▸ READING TEXT:
===

At 23, a founder is asking investors to bet $20 billion on a three-year-old startup. That’s Mercor, an AI training marketplace that according to Bloomberg already holds at least one term sheet at that valuation. But the footnotes of this valuation surge also tell of a recent incident that could cool enthusiasm: a few months ago, a data breach cost the company its most coveted client, Meta.

Mercor acts as an intermediary between businesses that need labeled datasets and a global network of human annotators—a critical link in the AI supply chain, especially when big tech players like Meta are involved, with their enormous data volumes and strict confidentiality requirements. The breach, while details remain private, led Meta to sever the collaboration, a blow that for many startups would be fatal but here appears almost a footnote amid a rapidly inflating valuation.

The numbers are dazzling: hitting $20 billion would place Mercor among the most highly valued AI companies, despite revenue and scale that are still hard to compare with industry giants. Term sheets aren’t closed rounds, but they signal an appetite that the market continues to show for the data economy, even when cracks in governance appear.

This is where sovereignty and security come into play. For enterprises that outsource training data processing, a breach is not merely a technical mishap—it’s an existential risk that can trigger audits, contractual penalties, and a ripple effect on the trust of the entire enterprise customer base. With GDPR in full force and the EU AI Act taking shape, accountability extends along the whole supply chain. It’s no surprise that many organizations are accelerating toward deployment models that reduce the attack surface: on-premise pipelines, hybrid setups for fine-tuning, and internal data curation. The goal isn’t to abandon the cloud, but to choose where to place the most sensitive processes. Those evaluating these options encounter familiar trade-offs: the total cost of ownership (TCO) of self-hosted infrastructure for LLMs can be high, yet data control and predictable operating costs tip the balance when compliance tops the priority list.

===

According to the article on Mercor, which client did the company lose because of a data breach? Rely only on the article for your answers.

Collected data:
===

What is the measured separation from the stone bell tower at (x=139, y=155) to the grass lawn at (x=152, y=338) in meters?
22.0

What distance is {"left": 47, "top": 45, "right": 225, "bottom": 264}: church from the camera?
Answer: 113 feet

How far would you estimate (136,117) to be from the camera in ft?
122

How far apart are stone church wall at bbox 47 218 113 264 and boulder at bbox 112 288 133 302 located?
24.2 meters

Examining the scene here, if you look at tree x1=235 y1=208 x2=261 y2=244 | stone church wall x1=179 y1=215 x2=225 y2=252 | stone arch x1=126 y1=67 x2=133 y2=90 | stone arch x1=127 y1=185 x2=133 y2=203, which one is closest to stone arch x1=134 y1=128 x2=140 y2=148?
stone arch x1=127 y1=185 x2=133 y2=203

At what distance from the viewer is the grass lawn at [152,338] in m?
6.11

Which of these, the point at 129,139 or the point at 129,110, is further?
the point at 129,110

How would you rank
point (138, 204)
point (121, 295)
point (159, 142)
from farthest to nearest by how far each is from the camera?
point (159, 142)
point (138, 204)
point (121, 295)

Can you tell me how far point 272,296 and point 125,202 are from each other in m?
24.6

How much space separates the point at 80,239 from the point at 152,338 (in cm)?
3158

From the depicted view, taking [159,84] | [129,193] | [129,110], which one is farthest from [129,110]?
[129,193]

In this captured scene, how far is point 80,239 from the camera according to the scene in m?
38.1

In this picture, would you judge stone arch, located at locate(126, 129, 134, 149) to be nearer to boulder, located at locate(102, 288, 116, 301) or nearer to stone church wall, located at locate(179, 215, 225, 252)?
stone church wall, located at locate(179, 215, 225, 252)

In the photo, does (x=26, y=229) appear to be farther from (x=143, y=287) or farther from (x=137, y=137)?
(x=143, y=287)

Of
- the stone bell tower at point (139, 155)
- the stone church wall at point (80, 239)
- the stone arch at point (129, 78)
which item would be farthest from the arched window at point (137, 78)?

===

▸ EXERCISE ANSWER: Meta